## To be done
Find every row below that contains the word "distance", matching case exactly, and copy each of those rows.

# Start of Provided information

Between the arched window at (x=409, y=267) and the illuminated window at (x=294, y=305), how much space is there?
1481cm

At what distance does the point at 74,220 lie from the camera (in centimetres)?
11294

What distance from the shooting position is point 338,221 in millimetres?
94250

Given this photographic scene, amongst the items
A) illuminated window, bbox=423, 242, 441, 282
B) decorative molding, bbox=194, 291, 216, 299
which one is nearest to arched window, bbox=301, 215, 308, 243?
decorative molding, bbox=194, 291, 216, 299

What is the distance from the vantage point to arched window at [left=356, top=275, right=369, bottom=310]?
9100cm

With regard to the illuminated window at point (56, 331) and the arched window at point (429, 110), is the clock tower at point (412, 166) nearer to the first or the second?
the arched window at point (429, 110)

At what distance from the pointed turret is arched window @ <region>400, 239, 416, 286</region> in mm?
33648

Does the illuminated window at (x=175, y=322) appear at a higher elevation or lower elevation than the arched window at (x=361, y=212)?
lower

# End of Provided information
# Start of Provided information

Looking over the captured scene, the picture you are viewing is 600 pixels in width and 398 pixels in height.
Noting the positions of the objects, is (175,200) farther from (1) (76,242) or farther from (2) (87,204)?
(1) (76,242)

# End of Provided information

## Result
At what distance does the point at 74,220 lie from the camera (in centimetres)?
What distance from the shooting position is point 338,221 in millimetres?
What is the distance from the vantage point to arched window at [left=356, top=275, right=369, bottom=310]?
At what distance from the pointed turret is arched window @ <region>400, 239, 416, 286</region> in mm?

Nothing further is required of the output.